As the name suggested, the great selling point of Unbreakable Empire Pottery was that it was well nigh unbreakable, or at least it was when compared to ordinary china and stoneware. Thus it could be carried up the Limpopo by bearers or strapped to the flank of an elephant and its owner could still be confident that at the end of a long and arduous journey he would still have a plate to eat off and, more importantly, a pot to piss in. Chamber pots being by far the most popular item.
‘A commercial empire founded on poo,’ said Beale – it was obviously his one big joke.
‘Where were they actually manufactured?’ I asked.
‘In London, in Notting Hill,’ said Beale. ‘Most people don’t realise that London has a rich industrial heritage.
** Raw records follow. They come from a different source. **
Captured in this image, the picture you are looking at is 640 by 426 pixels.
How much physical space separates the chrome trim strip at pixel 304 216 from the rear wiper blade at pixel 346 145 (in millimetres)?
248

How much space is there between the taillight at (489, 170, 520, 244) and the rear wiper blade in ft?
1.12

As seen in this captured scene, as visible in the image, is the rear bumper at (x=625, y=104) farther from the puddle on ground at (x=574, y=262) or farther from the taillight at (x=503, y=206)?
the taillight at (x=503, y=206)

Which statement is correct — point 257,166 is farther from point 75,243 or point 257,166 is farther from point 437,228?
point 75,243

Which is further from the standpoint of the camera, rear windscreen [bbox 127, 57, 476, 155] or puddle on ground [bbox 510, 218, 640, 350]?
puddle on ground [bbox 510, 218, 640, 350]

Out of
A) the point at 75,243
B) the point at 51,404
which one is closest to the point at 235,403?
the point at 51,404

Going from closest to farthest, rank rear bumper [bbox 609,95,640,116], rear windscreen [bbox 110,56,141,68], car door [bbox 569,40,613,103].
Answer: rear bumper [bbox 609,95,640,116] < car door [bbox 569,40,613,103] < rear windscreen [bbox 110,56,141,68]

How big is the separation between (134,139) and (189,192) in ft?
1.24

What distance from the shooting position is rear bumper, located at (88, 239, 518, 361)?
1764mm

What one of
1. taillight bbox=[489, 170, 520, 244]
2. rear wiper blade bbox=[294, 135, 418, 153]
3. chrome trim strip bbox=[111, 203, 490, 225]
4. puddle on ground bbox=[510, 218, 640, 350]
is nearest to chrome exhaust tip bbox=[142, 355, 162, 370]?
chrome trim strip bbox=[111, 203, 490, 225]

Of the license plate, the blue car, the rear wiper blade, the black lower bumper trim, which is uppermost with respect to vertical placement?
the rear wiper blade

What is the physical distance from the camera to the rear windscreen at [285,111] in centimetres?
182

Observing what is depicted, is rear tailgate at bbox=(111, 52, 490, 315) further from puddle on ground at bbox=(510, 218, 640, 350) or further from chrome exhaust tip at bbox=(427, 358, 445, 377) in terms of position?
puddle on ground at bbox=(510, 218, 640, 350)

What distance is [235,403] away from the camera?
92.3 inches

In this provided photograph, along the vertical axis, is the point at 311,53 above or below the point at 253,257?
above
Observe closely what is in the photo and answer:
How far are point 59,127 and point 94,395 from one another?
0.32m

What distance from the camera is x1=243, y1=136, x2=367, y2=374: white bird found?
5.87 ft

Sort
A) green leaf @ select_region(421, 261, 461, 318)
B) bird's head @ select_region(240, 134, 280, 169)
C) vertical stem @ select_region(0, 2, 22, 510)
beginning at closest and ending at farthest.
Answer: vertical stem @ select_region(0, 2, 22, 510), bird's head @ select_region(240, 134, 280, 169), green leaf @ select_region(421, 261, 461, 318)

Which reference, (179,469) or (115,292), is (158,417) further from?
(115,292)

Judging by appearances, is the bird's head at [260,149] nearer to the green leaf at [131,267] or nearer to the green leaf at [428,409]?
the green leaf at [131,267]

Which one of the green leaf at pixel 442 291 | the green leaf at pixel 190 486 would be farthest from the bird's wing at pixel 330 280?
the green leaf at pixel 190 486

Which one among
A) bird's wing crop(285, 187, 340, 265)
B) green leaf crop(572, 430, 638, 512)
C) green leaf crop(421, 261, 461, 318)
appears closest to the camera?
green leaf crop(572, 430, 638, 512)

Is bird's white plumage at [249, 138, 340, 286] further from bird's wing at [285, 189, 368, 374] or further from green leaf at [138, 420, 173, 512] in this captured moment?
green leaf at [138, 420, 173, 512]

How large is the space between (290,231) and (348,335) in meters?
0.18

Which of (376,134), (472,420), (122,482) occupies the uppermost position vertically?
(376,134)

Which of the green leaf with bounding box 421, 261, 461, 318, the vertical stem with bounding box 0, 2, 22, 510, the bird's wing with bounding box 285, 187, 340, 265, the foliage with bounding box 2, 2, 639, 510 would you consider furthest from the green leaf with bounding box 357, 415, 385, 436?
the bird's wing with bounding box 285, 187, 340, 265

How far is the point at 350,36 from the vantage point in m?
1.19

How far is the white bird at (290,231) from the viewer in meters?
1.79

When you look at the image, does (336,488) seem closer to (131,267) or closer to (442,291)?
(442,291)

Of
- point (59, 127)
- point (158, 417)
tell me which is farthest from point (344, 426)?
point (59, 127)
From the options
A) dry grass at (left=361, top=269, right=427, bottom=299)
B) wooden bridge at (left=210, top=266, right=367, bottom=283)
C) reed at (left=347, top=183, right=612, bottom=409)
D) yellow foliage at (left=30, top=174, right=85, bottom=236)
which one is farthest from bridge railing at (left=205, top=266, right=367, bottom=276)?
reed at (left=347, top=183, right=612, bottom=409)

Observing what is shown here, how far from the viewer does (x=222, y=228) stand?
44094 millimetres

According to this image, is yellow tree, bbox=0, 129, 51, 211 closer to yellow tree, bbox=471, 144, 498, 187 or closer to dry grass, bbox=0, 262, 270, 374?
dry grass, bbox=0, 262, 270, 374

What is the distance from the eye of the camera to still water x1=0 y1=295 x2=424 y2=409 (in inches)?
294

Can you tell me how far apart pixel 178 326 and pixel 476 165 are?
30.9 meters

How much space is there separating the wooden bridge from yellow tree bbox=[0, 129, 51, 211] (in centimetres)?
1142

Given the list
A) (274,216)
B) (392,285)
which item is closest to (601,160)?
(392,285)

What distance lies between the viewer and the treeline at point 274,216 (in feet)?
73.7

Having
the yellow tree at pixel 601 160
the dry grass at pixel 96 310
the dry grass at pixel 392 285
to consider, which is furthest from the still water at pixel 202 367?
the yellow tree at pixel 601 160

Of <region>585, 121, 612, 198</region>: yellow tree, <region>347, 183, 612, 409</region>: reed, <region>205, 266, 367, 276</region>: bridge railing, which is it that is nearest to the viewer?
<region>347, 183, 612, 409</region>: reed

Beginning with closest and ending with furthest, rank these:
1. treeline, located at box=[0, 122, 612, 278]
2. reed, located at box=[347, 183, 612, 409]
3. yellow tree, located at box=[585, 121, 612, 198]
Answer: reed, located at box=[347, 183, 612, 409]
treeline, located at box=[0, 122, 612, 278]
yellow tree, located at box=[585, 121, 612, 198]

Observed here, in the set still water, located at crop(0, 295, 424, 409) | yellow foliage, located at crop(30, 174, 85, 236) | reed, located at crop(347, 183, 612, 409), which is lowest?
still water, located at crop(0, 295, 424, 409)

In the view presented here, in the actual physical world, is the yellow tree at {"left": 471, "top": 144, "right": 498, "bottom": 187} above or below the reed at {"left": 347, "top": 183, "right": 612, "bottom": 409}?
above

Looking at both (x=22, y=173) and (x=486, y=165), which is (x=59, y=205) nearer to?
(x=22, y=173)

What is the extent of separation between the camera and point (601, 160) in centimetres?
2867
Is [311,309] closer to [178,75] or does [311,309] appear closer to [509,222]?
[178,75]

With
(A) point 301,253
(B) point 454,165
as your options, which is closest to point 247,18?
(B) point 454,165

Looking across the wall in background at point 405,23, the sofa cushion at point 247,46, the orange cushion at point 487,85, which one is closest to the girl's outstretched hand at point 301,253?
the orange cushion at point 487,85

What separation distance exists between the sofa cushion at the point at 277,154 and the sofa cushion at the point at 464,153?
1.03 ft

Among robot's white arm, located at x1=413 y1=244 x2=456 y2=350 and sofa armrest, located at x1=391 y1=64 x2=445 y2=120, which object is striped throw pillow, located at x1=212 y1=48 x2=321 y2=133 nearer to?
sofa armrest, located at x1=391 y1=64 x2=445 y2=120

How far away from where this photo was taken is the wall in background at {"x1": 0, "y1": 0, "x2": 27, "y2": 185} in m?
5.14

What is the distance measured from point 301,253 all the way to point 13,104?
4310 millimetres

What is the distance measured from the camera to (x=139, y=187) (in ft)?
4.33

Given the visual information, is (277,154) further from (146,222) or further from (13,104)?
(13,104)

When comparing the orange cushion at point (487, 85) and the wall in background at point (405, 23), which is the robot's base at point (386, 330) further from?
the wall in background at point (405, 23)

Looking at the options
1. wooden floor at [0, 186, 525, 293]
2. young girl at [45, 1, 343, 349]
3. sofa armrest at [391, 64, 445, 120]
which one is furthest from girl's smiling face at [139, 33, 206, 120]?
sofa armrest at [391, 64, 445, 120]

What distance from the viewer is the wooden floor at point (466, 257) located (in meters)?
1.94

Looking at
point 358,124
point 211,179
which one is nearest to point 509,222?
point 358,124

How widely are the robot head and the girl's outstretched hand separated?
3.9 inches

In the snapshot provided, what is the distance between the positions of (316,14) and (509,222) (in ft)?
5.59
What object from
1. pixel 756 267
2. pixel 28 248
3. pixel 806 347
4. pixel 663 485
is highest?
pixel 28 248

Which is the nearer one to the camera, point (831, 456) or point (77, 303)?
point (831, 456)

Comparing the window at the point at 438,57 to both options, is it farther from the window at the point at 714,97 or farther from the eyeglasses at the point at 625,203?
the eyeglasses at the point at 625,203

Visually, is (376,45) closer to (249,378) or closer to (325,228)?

Notting Hill used to be known as the Potteries and Piggeries because that’s what it was famous for.’
It also had a reputation for some of the vilest living conditions in Victorian England and – given the competition was Manchester – that was pretty vile.
‘Everybody knows about the kiln on Pottery Lane,’ said Beale. ‘But they think that was all bricks.’ Me and Stephanopoulos exchanged looks. Since we were both completely ignorant of the kiln or the bricks neither of us thought anything of the sort – but we decided it was best to keep that to ourselves. Apparently after six days baking pigs and herding bricks, the inhabitants would kick back with a spot of cock-fighting, bull-baiting and ratting. It was the sort of place an adventurous gentleman might venture only if he didn’t mind being beaten, rolled and catching an exciting venereal disease. All of this was imparted by Beale with the relish of a man whose family hasn’t had to shovel shit for at least three generations. Thanks to Graham Beale’s great-great-grandfather, an illiterate navvy from Kilkenny who founded the company in 1865.
‘Where did he get the money from?’ asked Stephanopoulos.